# Need major advice about Weed Killer- please reply



## jcottonl02 (Jun 2, 2009)

Hi everyone

My Dad wants to weed the garden with Levingtons Evergreen Feed and Weed.

It says its safe for pets and children once dry, but then again, children aren't going to eat it.

Is this safe for my rabbits?

He wants to do the weeding today so please reply.

Thanks


----------



## jcottonl02 (Jun 2, 2009)

Okay- Just want to add- I rung the company just now to see if they knew.

I asked them specifically about rabbits.

They said once it is dry, the grass should be totally fine for the rabbits to eat, but if we want to be on the safe side, keep them off it for a few days to ensure it is really thoroughly dried apparently.

Does this sound okay to you guys? You know a lot mre about it than me.

They seemed to know what they were talking about with regard to rabbits though, and their product.


----------



## SOOOSKA (Jun 2, 2009)

I'd be very cautious about putting the bunnies on the grass for at least a week.
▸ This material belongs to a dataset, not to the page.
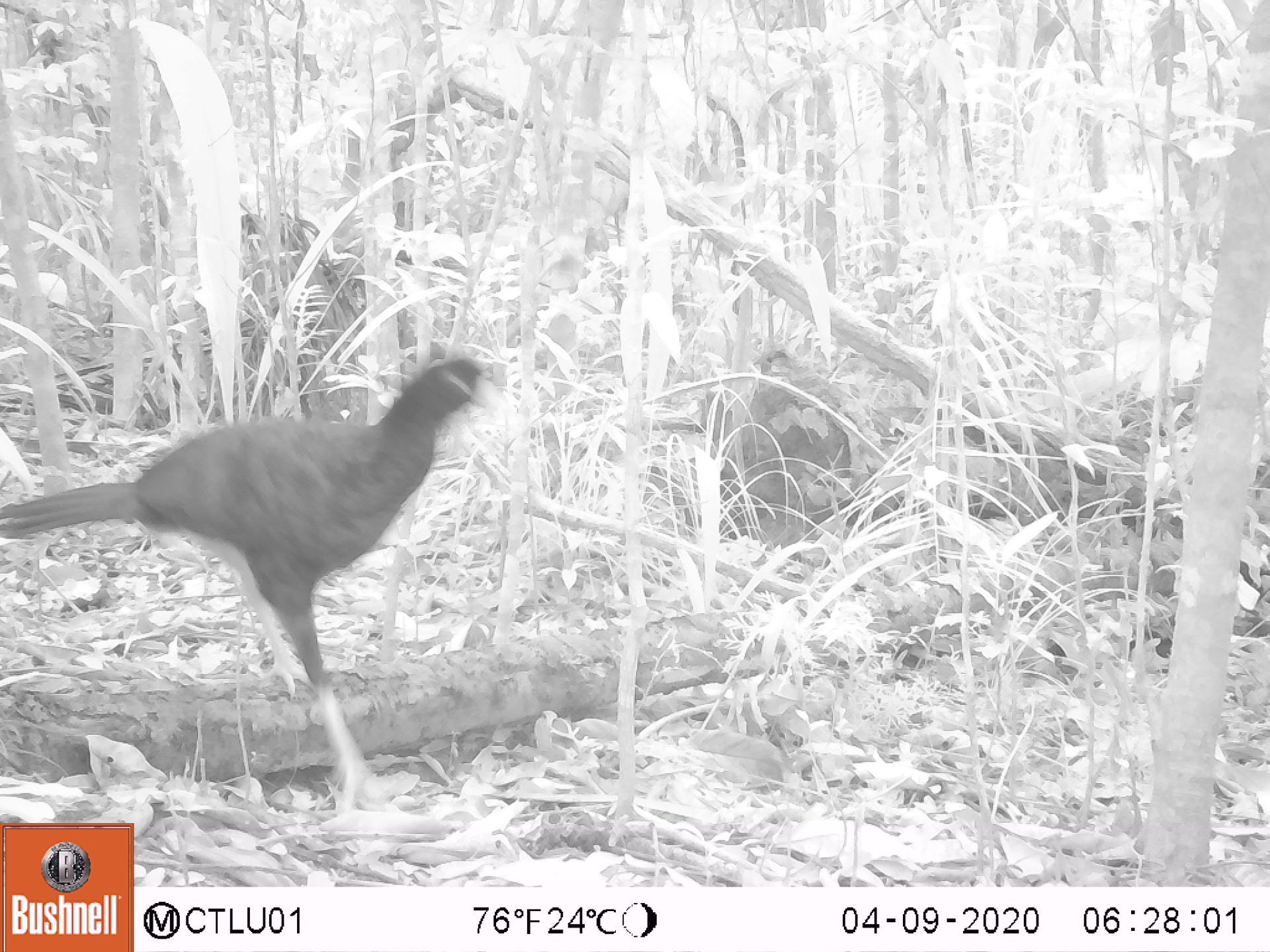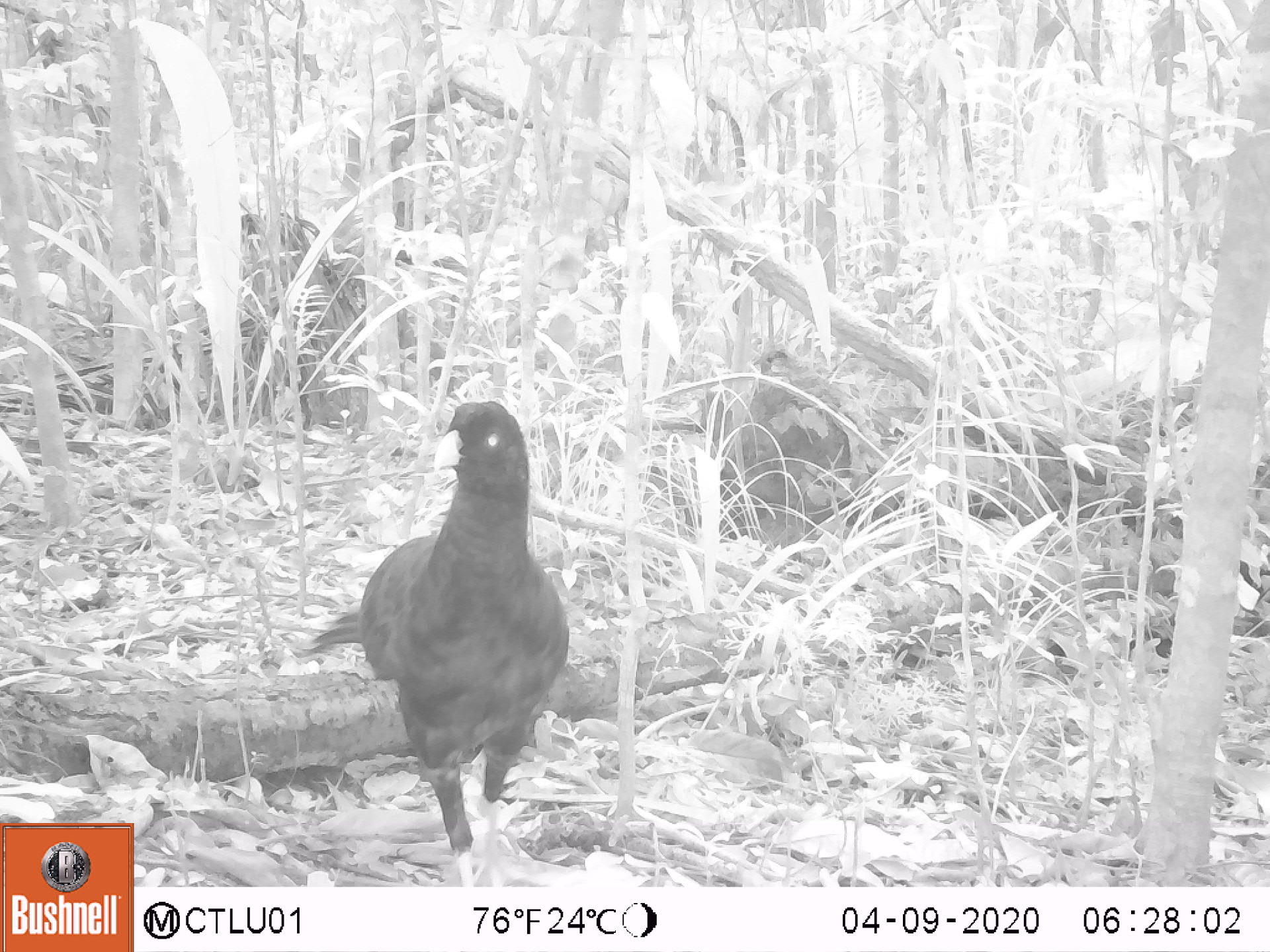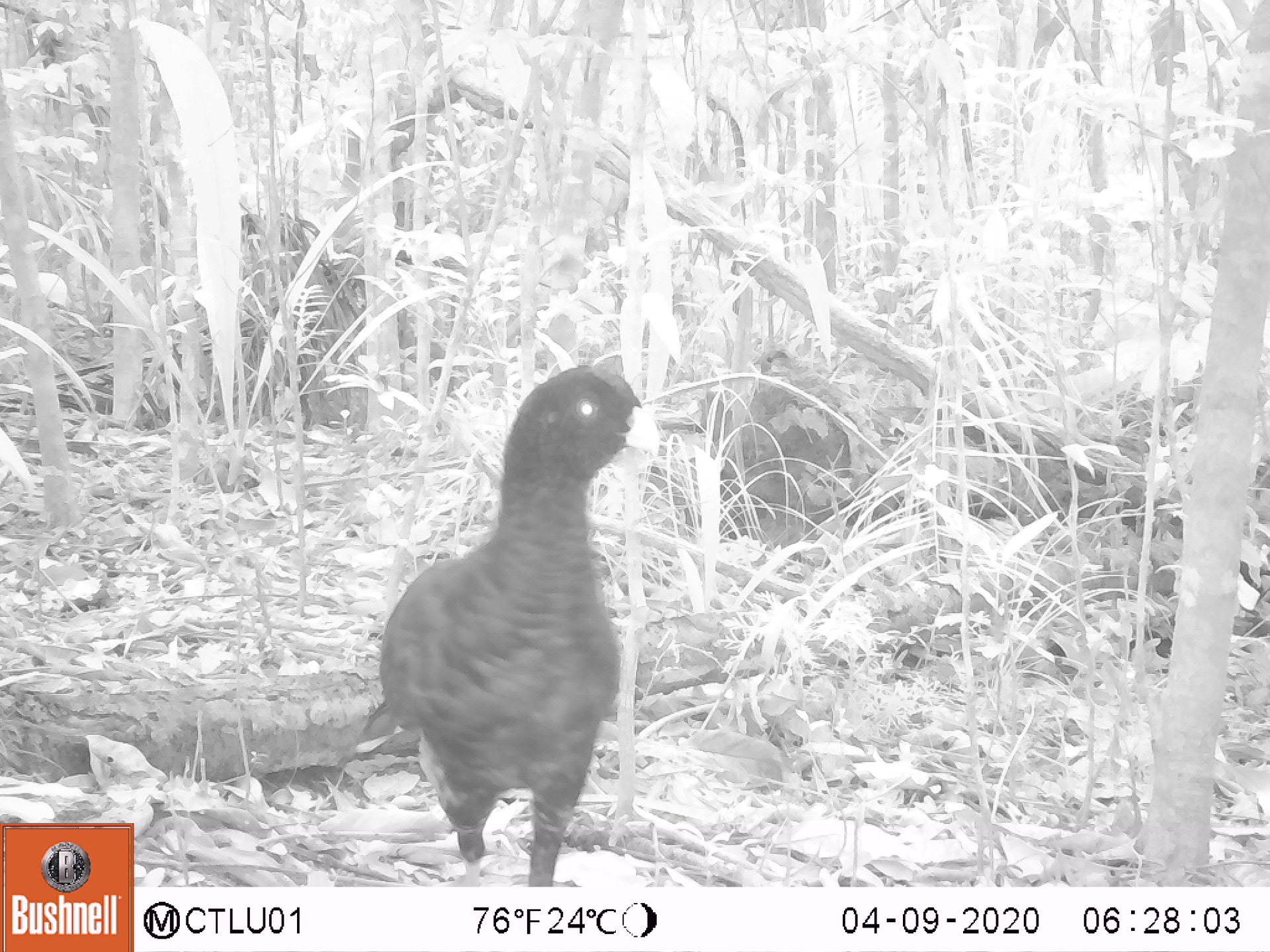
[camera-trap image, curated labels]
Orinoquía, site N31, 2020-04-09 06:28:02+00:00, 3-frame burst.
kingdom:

Can you not did out the weeds?

Just My Opinion

Susan


----------



## Maureen Las (Jun 2, 2009)

*SOOOSKA wrote: *


> I'd be very cautious about putting the bunnies on the grass for at least a week.
> 
> Can you not did out the weeds?
> 
> ...



I agree;

the company is going to want to sell their product. can you tell us what they treat with
and in the meantime I would keep the rabbits off despite the reassurances


----------



## tonyshuman (Jun 2, 2009)

I agree that after a week or two it should be fine, but I would definitely wait longer than they say. Just waiting until it dries isn't going to be enough. Also, what about sectioning off a small part of the lawn to not be treated so Benji and Pippin can play on that part?
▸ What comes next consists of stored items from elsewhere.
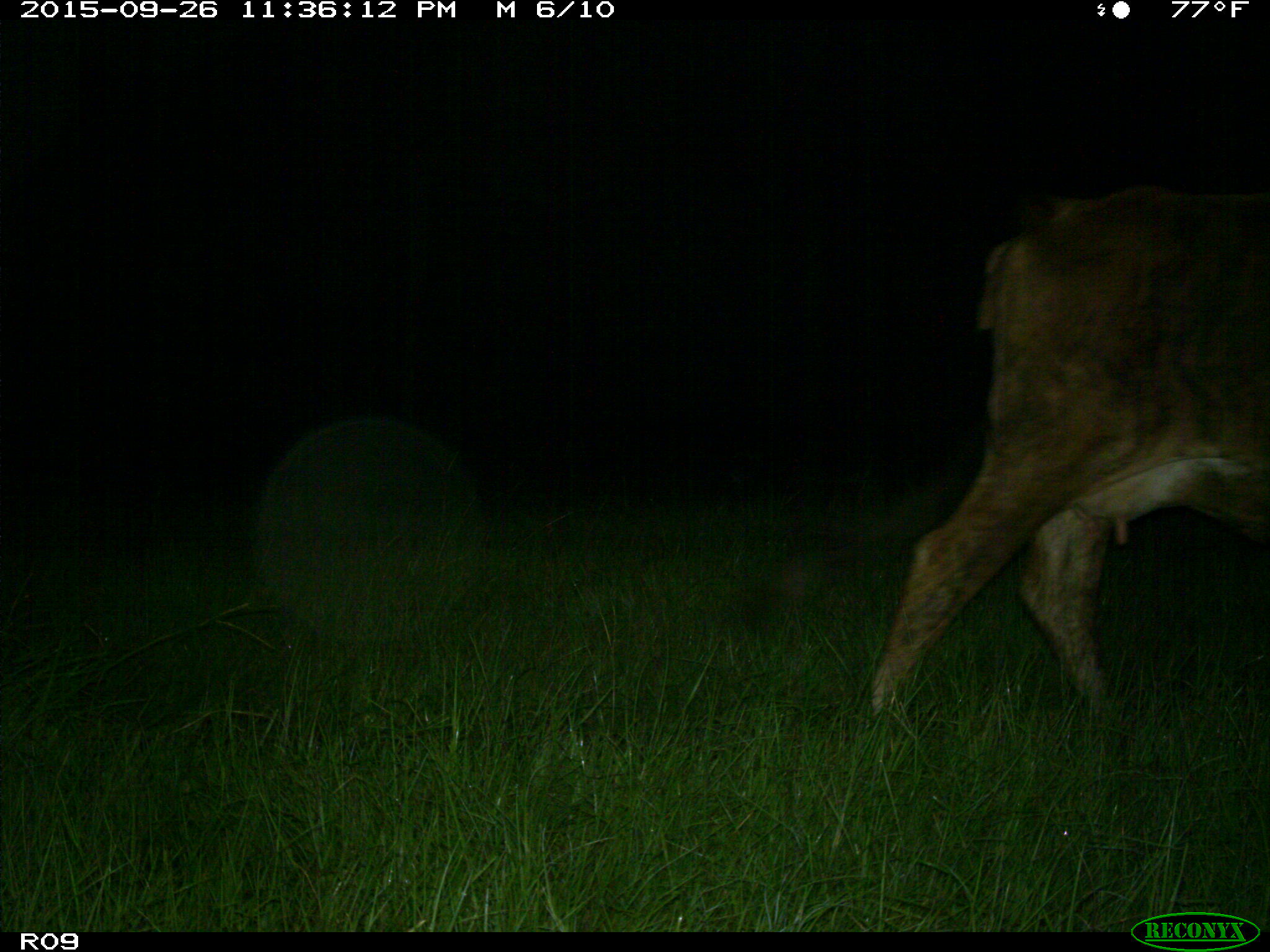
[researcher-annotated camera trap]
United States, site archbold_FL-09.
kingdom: Animalia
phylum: Chordata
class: Mammalia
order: Artiodactyla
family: Bovidae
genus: Bos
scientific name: Bos taurus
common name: domestic cow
Bos taurus (domestic cow).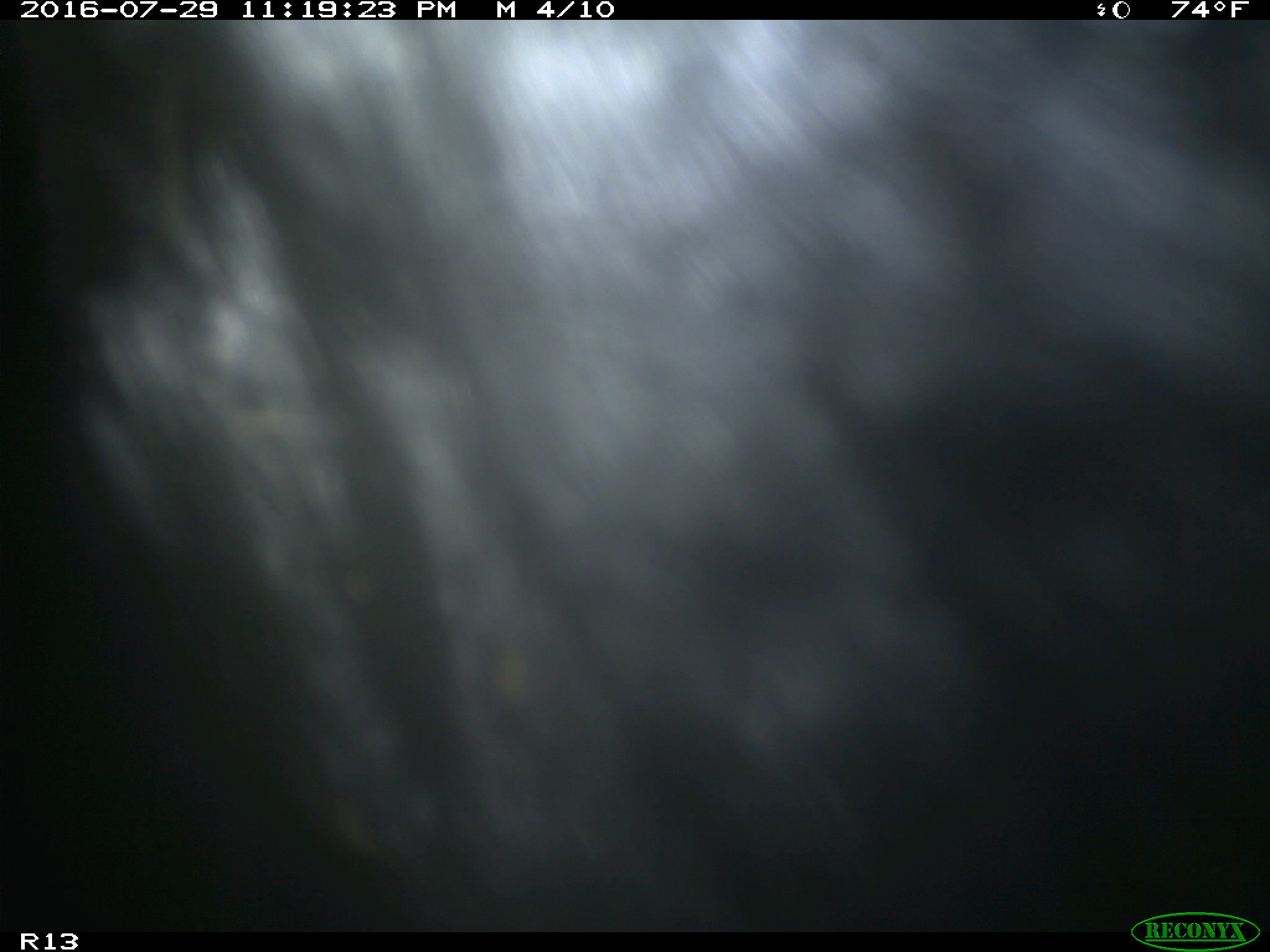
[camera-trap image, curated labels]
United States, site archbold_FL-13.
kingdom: Animalia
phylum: Chordata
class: Mammalia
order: Artiodactyla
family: Bovidae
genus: Bos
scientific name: Bos taurus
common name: domestic cow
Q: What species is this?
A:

edit: it contains MCPA http://en.wikipedia.org/wiki/MCPA
dicamba http://en.wikipedia.org/wiki/Dicamba
mecoprop-P http://en.wikipedia.org/wiki/Mecoprop http://www.pesticideinfo.org/Detail_Chemical.jsp?Rec_Id=PC35990

The last two sound pretty bad. I'd let at least a few good rainfalls happen before letting your guys play on grass treated with this stuff.


----------



## maherwoman (Jun 2, 2009)

*tonyshuman wrote: *


> Also, what about sectioning off a small part of the lawn to not be treated so Benji and Pippin can play on that part?
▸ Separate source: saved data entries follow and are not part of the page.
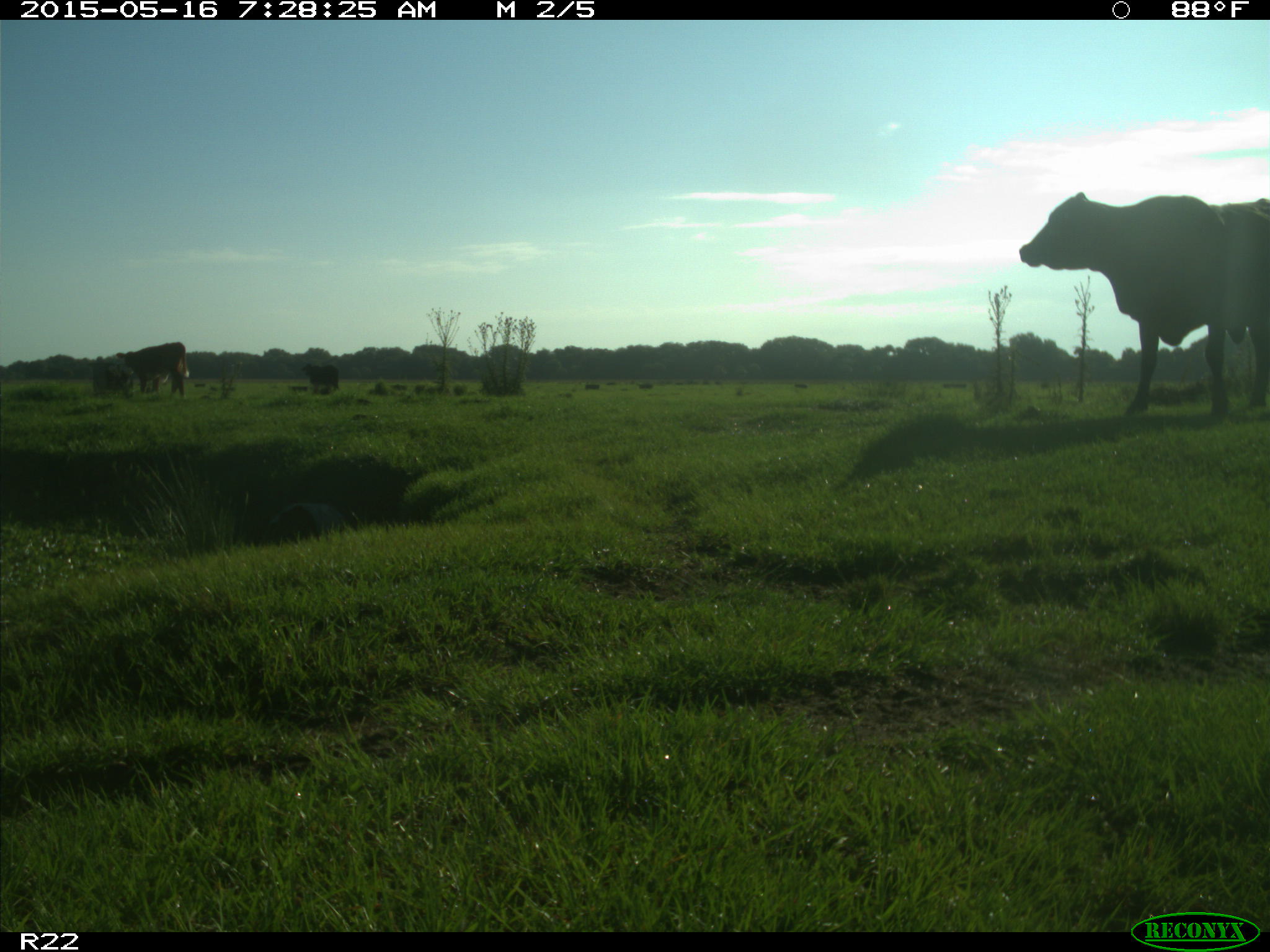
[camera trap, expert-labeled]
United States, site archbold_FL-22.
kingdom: Animalia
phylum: Chordata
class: Mammalia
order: Artiodactyla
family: Bovidae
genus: Bos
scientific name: Bos taurus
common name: domestic cow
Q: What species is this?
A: Bos taurus (domestic cow).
I'd say that's a brilliant idea!


----------



## jcottonl02 (Jun 3, 2009)

Thanks so much for your replies.

My Dad was saying to be on the safe side we should wait at least a week, and you guys all say the same so that's really good.

I would do that- section a bit off, but I move their run every day so they get fresh grass and stuff, and also so it doesn't get all pooped up etc.
So while that would be a good idea, after a few days that space gets quite mucky, and the grass is so short and after a while begins to yellow. 


Also- someone said about just weeding it by hand- that would seem an ideal solution, but it is a BIG garden lol, and also it's weed and feed. My dad is using it to get all the weeds off the entire stretch of grass, and to make the grass thicker and lusher. I don't think weeding by hand would help much.


So you guys agree it should be fine, as long as I leave it a week or two, and wait for a few rainfalls? After that they should be fine to go back on it?

Thanks so much for ur replies- I really needed ur advice cos tbh I don't trust manufacturing companies to know (or care) much.


----------